*** TEXT SHOWN ***

Late last year, Divya Arya, women’s affairs journalist at the BBC, released a documentary about the dissemination of violent pornographic content through channels such as WhatsApp. One video in particular (of a gang rape of a girl in Jehanabad) prompted Arya to travel to various locations across the country, speaking with men to understand just why so much of the pornography they consume is so violent.

Today, she believes that the reason is a mix of “the absent and the present: the absence of healthy, open interaction amongst young men and women in a very conservative society (that now has access to a diverse online world).”

Social media has proliferated this trend by ‘growth-hacking’ the most problematic aspects of our virtual behaviour, making it very easy to share illegal material. With access to such violent imagery (and in the absence of sex education), consensual sex might look ‘vanilla’ to some, says Arya. And big tech, a key player in this game, has largely abdicated its responsibility.

*** End of TEXT SHOWN ***

ASSIGNED TASK 1
In the passage on violent pornography, what is Divya Arya's role at the BBC?
ASSIGNED TASK 2
Reproduce the passage on violent pornography word for word, starting with "Late last year, Divya" and going on through "is so violent.".
These lines have no connection to the passage on violent pornography.

*** LISTED ENTRIES ***

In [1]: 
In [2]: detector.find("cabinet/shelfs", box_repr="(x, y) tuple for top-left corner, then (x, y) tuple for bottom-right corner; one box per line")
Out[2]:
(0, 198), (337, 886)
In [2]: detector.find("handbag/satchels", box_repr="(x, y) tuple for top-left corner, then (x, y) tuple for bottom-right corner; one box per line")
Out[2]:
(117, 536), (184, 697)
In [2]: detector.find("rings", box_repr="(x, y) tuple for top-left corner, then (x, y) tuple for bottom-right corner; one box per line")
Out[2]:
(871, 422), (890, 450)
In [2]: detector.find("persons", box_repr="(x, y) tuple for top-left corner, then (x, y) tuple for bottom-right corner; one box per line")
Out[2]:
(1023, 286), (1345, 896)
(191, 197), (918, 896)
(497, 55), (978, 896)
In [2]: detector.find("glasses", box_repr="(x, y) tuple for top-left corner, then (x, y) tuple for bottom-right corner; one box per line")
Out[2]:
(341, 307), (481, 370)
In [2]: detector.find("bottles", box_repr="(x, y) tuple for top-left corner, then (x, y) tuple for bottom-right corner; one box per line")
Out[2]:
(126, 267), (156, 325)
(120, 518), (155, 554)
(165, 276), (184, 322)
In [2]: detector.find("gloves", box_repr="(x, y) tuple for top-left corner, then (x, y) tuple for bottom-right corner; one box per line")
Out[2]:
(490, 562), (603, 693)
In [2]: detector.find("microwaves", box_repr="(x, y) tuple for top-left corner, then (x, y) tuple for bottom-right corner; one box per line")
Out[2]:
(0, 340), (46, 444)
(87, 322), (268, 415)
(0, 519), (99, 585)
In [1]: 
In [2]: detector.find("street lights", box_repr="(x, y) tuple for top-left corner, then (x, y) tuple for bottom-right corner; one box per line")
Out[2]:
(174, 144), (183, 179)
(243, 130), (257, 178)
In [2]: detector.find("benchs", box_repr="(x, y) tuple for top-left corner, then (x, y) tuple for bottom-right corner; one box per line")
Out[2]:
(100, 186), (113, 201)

*** End of LISTED ENTRIES ***

EXERCISE OUTPUT 1
She is the BBC's women's affairs journalist.

EXERCISE OUTPUT 2
Late last year, Divya Arya, women’s affairs journalist at the BBC, released a documentary about the dissemination of violent pornographic content through channels such as WhatsApp. One video in particular (of a gang rape of a girl in Jehanabad) prompted Arya to travel to various locations across the country, speaking with men to understand just why so much of the pornography they consume is so violent.